──────── Material for this task ────────

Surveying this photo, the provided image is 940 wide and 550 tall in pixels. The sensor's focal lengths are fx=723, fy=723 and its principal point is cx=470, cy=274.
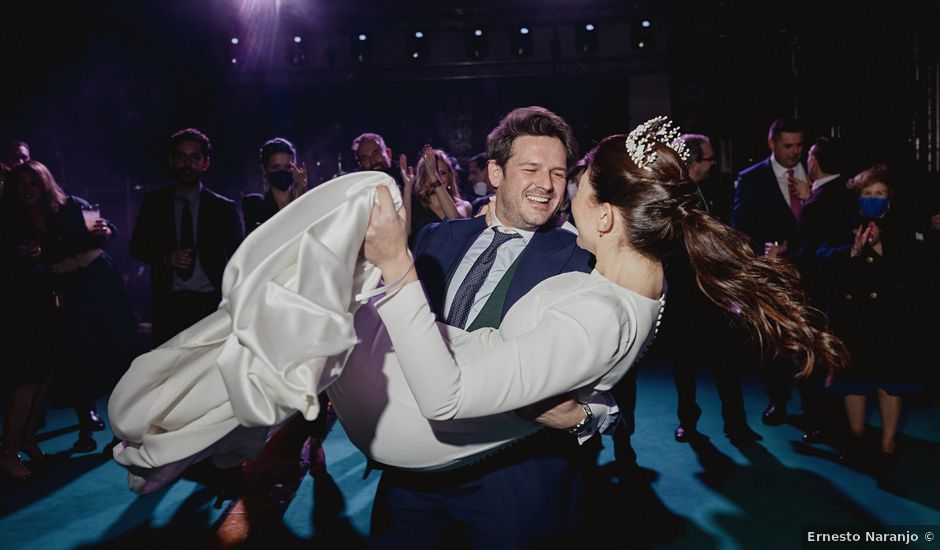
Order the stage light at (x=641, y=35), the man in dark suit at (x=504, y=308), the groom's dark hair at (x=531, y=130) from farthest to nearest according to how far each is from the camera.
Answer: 1. the stage light at (x=641, y=35)
2. the groom's dark hair at (x=531, y=130)
3. the man in dark suit at (x=504, y=308)

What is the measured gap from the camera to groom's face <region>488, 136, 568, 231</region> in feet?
7.10

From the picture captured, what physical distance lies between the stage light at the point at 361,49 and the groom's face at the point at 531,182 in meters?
9.10

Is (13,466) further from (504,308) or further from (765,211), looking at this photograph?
(765,211)

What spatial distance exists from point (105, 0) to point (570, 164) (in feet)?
31.6

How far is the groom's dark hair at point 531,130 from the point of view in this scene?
2279 millimetres

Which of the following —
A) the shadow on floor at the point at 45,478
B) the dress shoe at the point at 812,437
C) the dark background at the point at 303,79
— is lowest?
the dress shoe at the point at 812,437

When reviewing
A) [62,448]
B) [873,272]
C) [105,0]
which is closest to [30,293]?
[62,448]

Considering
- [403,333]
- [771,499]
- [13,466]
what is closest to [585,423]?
[403,333]

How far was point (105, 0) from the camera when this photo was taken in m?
9.72

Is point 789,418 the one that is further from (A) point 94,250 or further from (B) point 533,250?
(A) point 94,250

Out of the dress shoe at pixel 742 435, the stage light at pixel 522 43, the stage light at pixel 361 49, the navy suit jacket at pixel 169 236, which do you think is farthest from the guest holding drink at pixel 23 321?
the stage light at pixel 522 43

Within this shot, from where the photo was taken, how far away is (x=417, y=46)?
10711mm

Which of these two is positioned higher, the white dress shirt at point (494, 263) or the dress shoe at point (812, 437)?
the white dress shirt at point (494, 263)

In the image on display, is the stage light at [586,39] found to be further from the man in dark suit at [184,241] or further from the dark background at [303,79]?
the man in dark suit at [184,241]
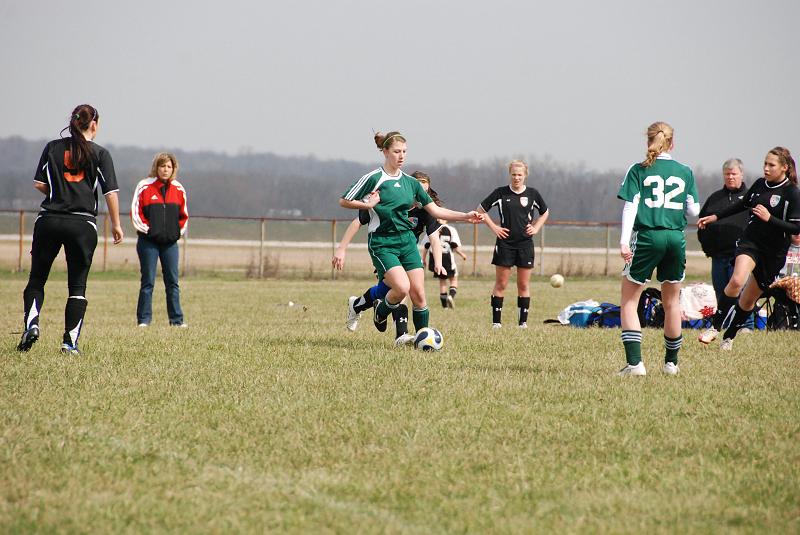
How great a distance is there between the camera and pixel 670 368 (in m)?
8.00

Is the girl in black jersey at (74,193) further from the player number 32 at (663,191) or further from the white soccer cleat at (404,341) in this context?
the player number 32 at (663,191)

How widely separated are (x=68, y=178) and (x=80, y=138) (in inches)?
13.5

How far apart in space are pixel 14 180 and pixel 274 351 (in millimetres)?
124349

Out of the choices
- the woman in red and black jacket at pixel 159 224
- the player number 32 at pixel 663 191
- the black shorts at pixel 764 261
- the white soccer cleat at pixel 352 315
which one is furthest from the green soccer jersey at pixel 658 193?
the woman in red and black jacket at pixel 159 224

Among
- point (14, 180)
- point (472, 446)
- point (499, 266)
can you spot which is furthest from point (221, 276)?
point (14, 180)

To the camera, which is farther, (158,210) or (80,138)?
(158,210)

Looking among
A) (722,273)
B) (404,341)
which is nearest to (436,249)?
(404,341)

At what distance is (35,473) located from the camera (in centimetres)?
456

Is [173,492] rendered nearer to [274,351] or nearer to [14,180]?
[274,351]

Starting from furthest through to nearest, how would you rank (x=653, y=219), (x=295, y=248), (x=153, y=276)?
(x=295, y=248) < (x=153, y=276) < (x=653, y=219)

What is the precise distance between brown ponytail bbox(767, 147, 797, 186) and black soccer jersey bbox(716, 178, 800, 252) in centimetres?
8

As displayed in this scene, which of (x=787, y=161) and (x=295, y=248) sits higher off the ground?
(x=787, y=161)

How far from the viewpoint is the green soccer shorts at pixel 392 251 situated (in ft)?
30.0

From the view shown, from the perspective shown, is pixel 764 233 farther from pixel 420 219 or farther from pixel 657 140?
pixel 420 219
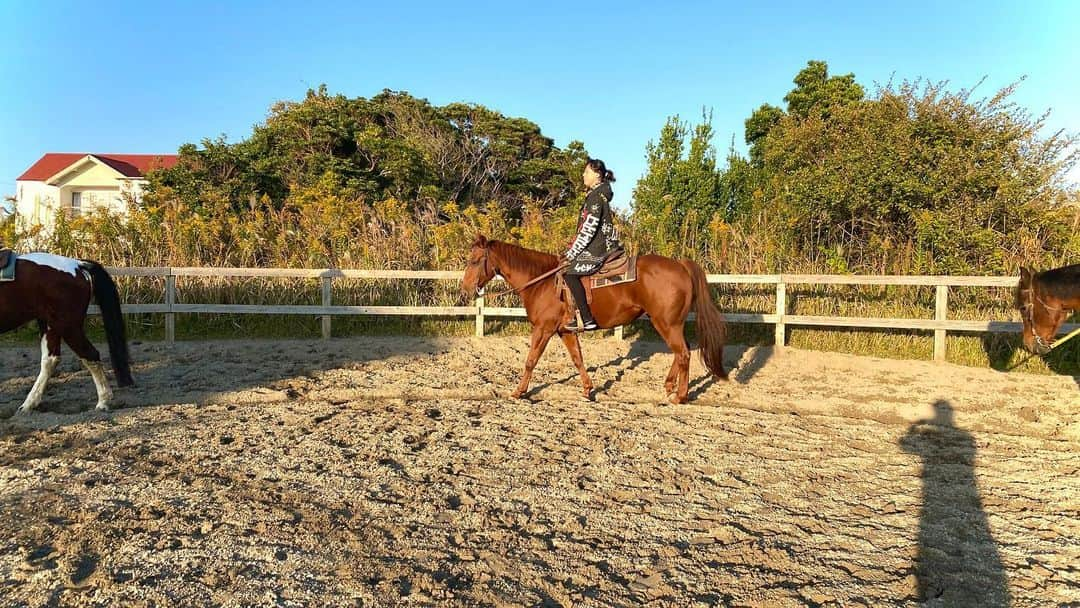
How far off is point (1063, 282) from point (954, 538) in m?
3.88

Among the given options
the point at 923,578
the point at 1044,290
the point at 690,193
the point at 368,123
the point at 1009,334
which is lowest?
the point at 923,578

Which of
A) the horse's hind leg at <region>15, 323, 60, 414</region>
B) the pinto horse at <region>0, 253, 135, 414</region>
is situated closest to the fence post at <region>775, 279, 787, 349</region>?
the pinto horse at <region>0, 253, 135, 414</region>

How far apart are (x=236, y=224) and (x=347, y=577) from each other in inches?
426

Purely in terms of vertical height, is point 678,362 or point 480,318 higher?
point 480,318

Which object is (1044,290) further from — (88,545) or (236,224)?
(236,224)

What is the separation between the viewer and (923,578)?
8.80 ft

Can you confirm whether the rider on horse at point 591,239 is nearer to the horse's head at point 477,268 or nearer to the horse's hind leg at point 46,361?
the horse's head at point 477,268

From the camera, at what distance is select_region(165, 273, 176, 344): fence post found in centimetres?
937

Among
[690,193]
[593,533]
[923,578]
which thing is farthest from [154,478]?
[690,193]

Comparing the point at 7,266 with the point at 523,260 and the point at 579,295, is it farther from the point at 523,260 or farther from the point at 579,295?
the point at 579,295

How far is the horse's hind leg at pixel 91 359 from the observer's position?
5.41m

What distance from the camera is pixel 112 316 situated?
5.82 metres

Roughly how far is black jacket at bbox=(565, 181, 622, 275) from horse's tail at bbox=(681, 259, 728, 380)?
0.85m

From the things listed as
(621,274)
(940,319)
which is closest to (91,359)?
(621,274)
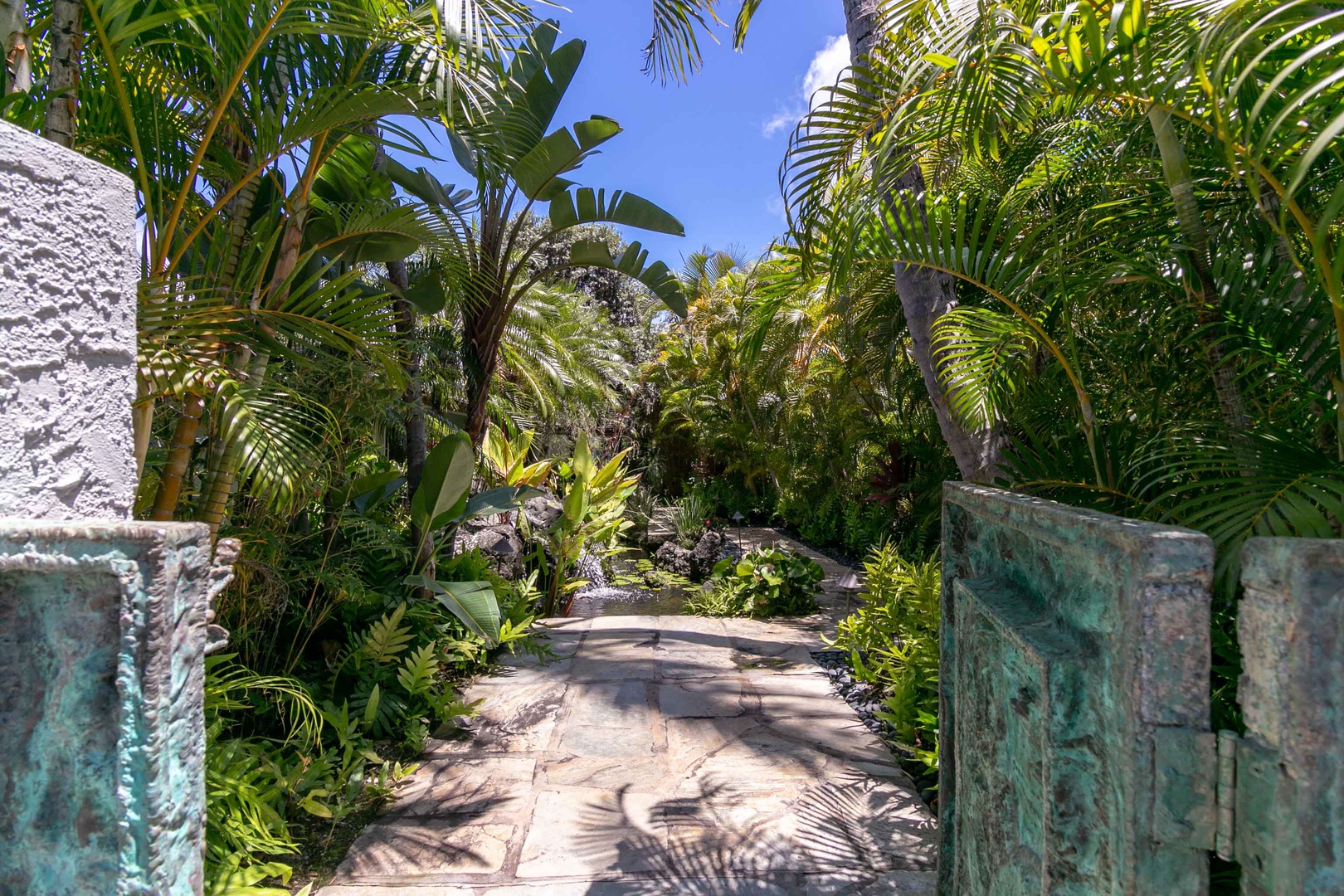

────────

▶ _Written problem_
Write out, as a numbered list without blank lines, the stretch of the entries above that opens with the line containing "Is [173,492] rendered" and closes with the line containing "(x=295, y=248) <".

▶ _Result of this exercise_
1. Is [173,492] rendered nearer to [274,351] or nearer to [14,180]?
2. [274,351]
3. Starting from furthest through to nearest, how would you rank (x=653, y=219), (x=295, y=248), (x=153, y=276)?
4. (x=295, y=248) < (x=153, y=276) < (x=653, y=219)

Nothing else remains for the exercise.